Le ministre des Finances, Eric Girard, a reconnu mardi que Québec devra « faire mieux » pour encadrer les cryptomonnaies, dans la foulée des révélations de La Presse sur le flou qui entoure cette industrie.

« C’est certain que [dans] l’encadrement et la surveillance de la cryptomonnaie, on doit faire mieux, a-t-il dit en point de presse. On a un groupe de travail qui inclut l’Agence du revenu du Canada, Revenu Québec, l’AMF, le ministère des Finances. On va continuer. Et c’est certain qu’on doit resserrer l’encadrement des cryptomonnaies. »

La Presse révélait lundi que Revenu Québec, pourtant responsable de délivrer les permis aux entreprises de ce secteur, ignore la quantité de guichets automatiques de cryptomonnaies dans la province. On retrouve plus de 270 de ces machines sur le territoire québécois, selon le site Coin ATM Radar.

Les utilisateurs peuvent y acheter jusqu’à 1000 $ en bitcoins et autres devises virtuelles avec de l’argent liquide sans présenter de pièces d’identité, une situation qui facilite le blanchiment d’argent, selon plusieurs corps policiers.

Notre enquête a aussi permis de démontrer que le propriétaire d’une des entreprises de guichets les plus populaires – la montréalaise Instacoin – entretient des liens d’affaires avec le chef d’un clan mafieux.

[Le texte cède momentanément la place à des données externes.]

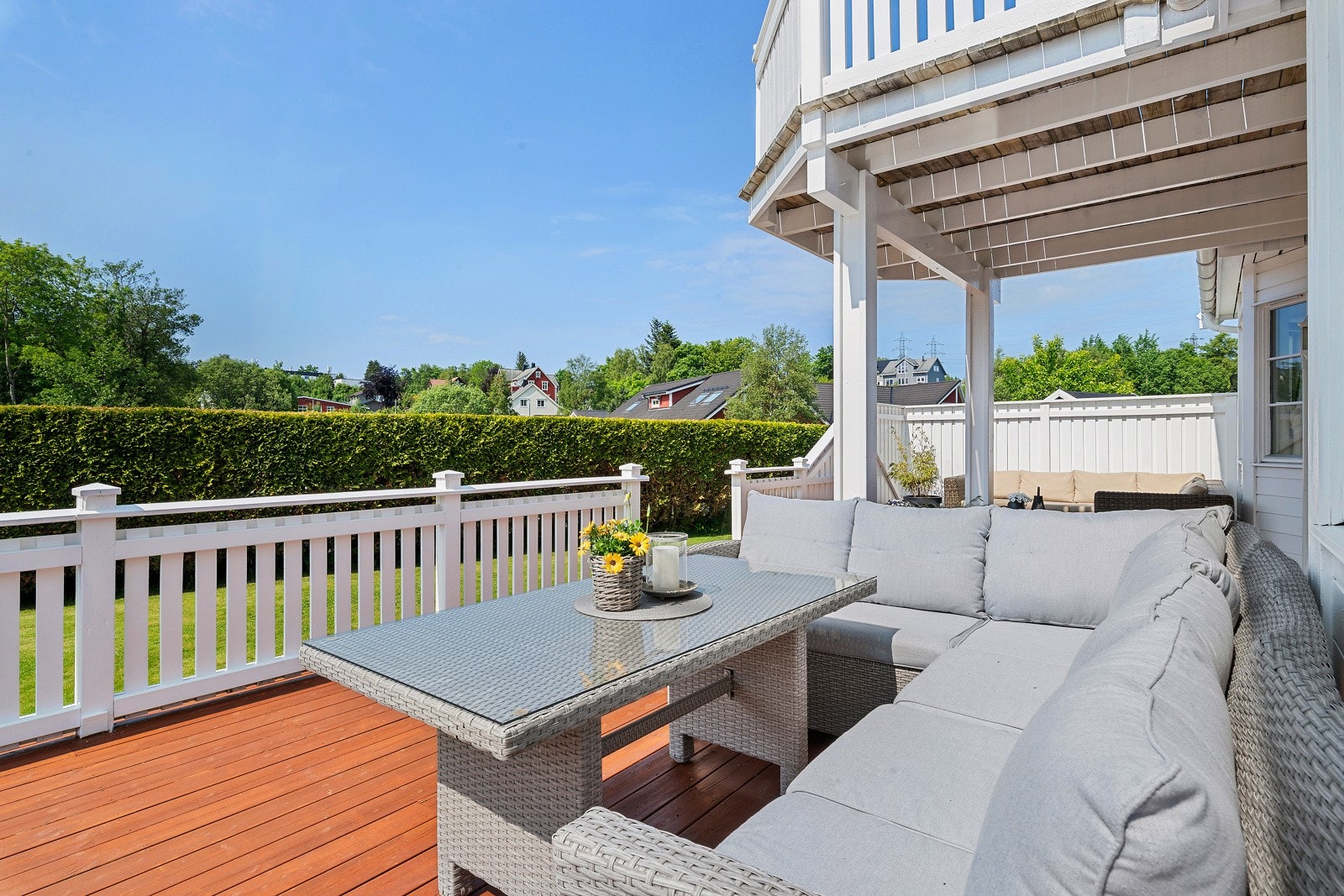 Uteområdet mot vest. Galleribilde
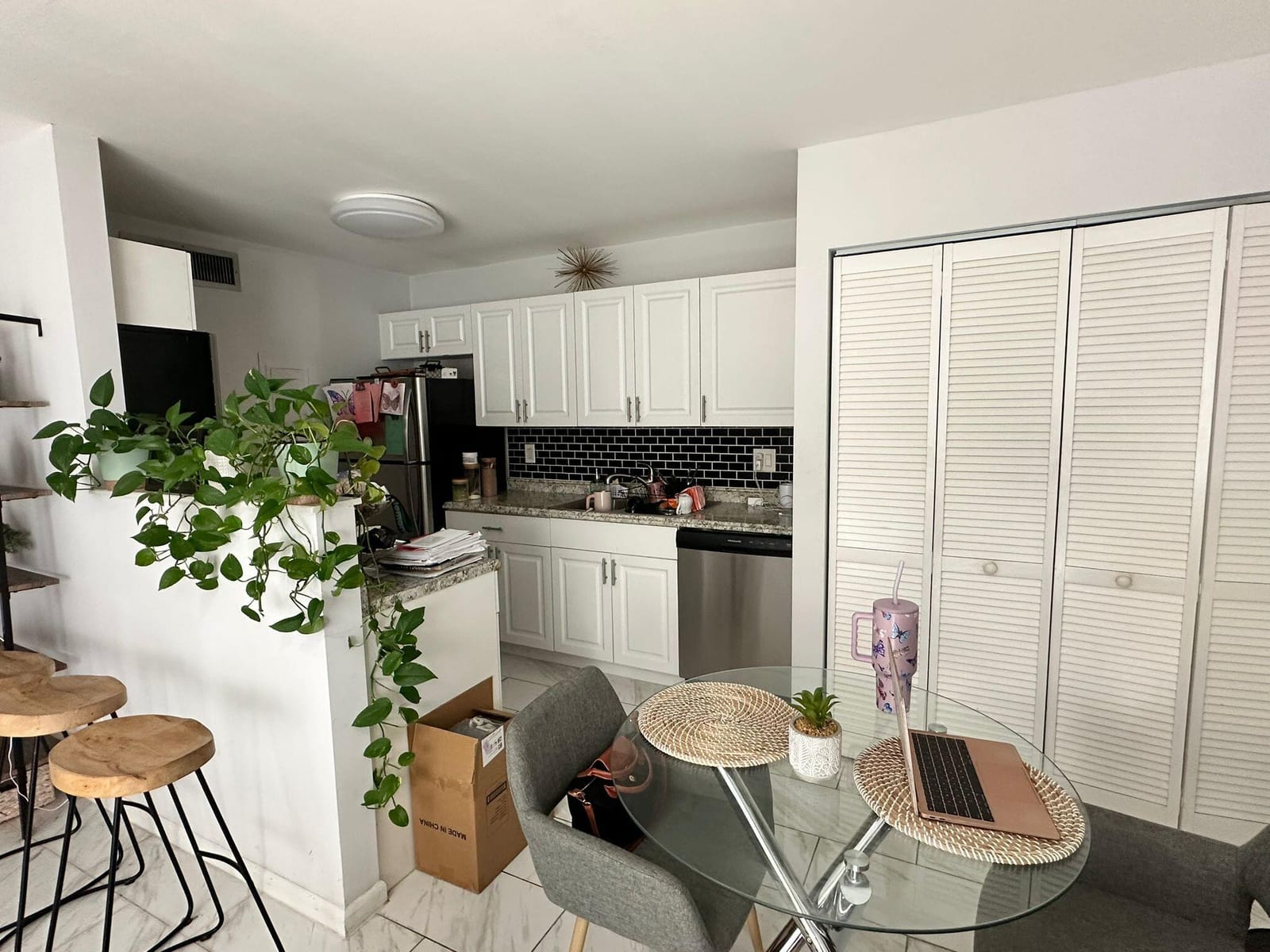 637 Executive Center Drive N102 — photo 12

Revenu Québec n’a pas voulu « confirmer ou infirmer si un processus d’enquête est en cours » au sujet de cette société.

Au ministère fédéral des Finances, on a indiqué mardi qu’il est « interdit aux criminels et à leurs associés de gérer une entreprise de monnaie virtuelle réglementée en vertu de la Loi ». En conséquence, « ils ne peuvent s’inscrire auprès du CANAFE (Centre d’analyse des opérations et déclarations financières du Canada) ».

« Extrêmement préoccupant »

Le député libéral et ancien ministre des Finances Carlos Leitão a jugé « extrêmement préoccupantes » les informations contenues dans l’enquête de La Presse. Selon lui, les guichets de cryptos qui se multiplient constituent « un moyen idéal pour blanchir de l’argent ».

M. Leitão était à la tête des Finances en 2016 quand Le Journal de Montréal avait révélé l’existence de nombreux guichets traditionnels illégaux. C’est dans la foulée de ce scandale qu’il a décidé de transférer la responsabilité des guichets de l’Autorité des marchés financiers (AMF) vers Revenu Québec.

PHOTO YAN DOUBLET, ARCHIVES LE SOLEIL

Le député libéral et ancien ministre des Finances Carlos Leitão

Revenu Québec est finalement devenu responsable de l’application de la Loi sur les entreprises de services monétaires en septembre 2021. Cette loi régit entre autres les guichets de cryptomonnaies. « Allez, Revenu Québec, dépêchez-vous un peu pour aller vérifier ces machines-là ! », a lancé l’ancien ministre en entrevue.

Chez Québec solidaire, la députée Ruba Ghazal a qualifié de « très inquiétant » le brouillard dans lequel navigue Revenu Québec quant au nombre réel de ces guichets. « Il est temps que le gouvernement légifère sur ce Far West qu’est l’industrie des cryptomonnaies. »

Le porte-parole du Parti québécois en matière de finances, Martin Ouellet, estime de son côté que le gouvernement « se ferme les yeux » dans ce dossier. « On cautionne des guichets qui facilitent la vie au blanchiment d’argent et aux transactions du crime organisé. Le gouvernement doit terminer son laxisme et obtenir l’information et se pencher sur la gestion de ces guichets, voire leur interdiction. »

Québec a créé en avril 2021 un comité qui vise notamment à s’attaquer à la fraude et au blanchiment d’argent dans les cryptomonnaies. Ses membres se sont rencontrés à sept reprises.